▸ **Task description**
Quote the entries below from the line with "Vietnam;Lao, site loc_0252, 2019-07-14" through the line with "common name: roosevelt's muntjac", both ends included, and only those lines.

▸ **Data for processing**

[Start of section]

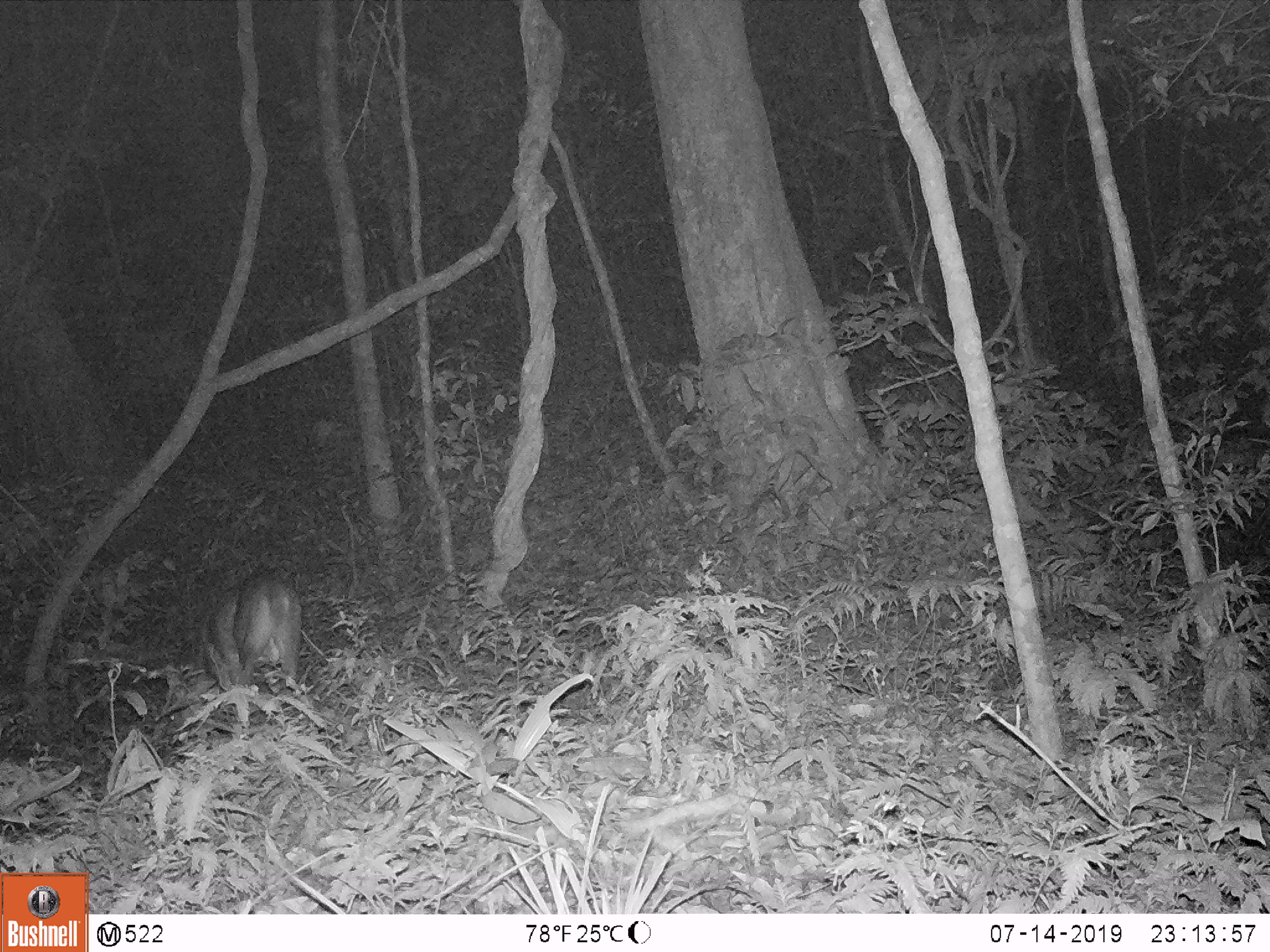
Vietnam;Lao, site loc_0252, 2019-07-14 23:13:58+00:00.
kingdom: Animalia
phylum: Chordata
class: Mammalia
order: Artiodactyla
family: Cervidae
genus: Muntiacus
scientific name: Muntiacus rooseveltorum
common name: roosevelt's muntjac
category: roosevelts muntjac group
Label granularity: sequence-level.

[End of section]
[Start of section]

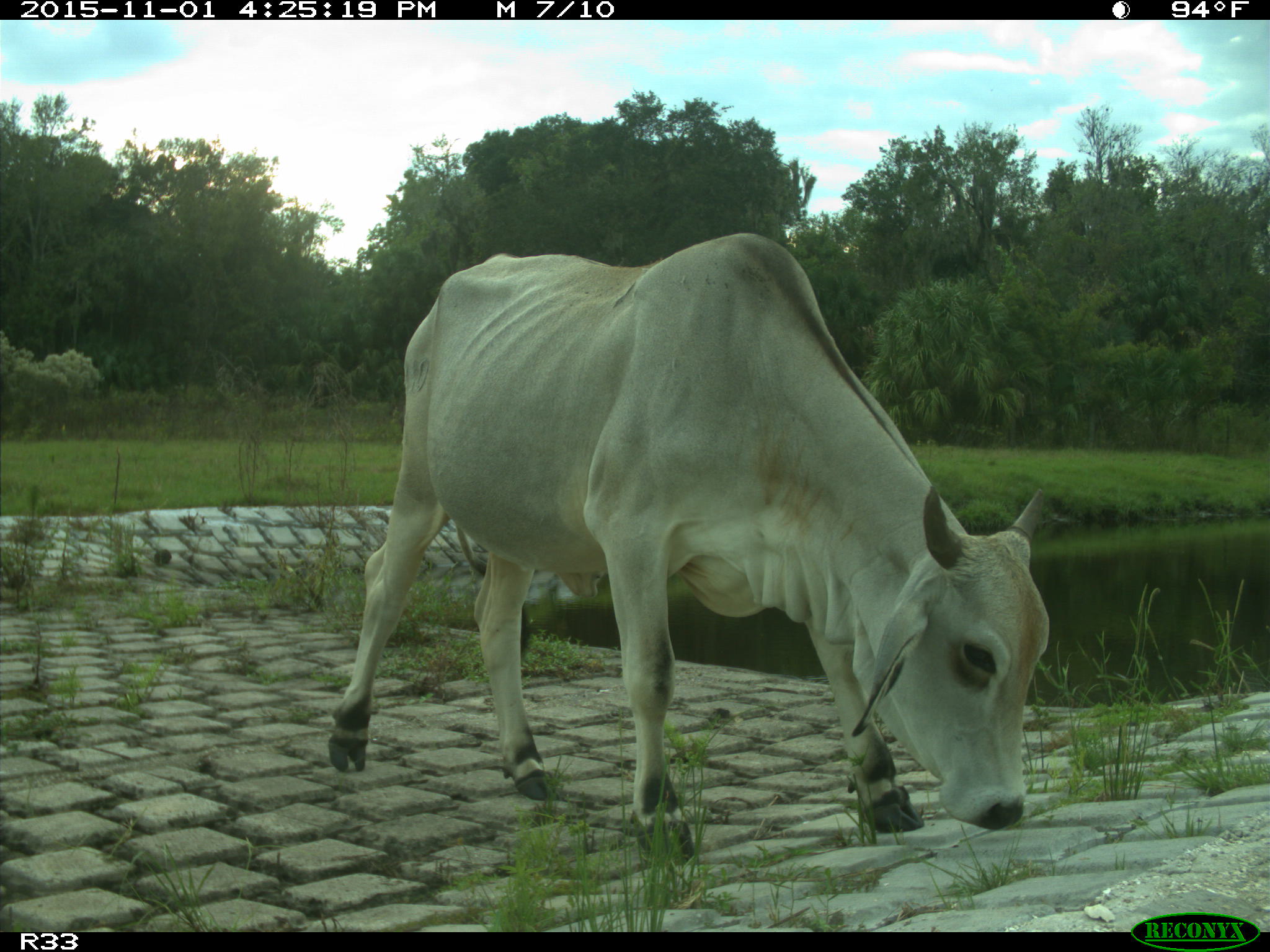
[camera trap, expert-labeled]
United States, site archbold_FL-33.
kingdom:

[End of section]

▸ **Response for this exercise**
Vietnam;Lao, site loc_0252, 2019-07-14 23:13:58+00:00.
kingdom: Animalia
phylum: Chordata
class: Mammalia
order: Artiodactyla
family: Cervidae
genus: Muntiacus
scientific name: Muntiacus rooseveltorum
common name: roosevelt's muntjac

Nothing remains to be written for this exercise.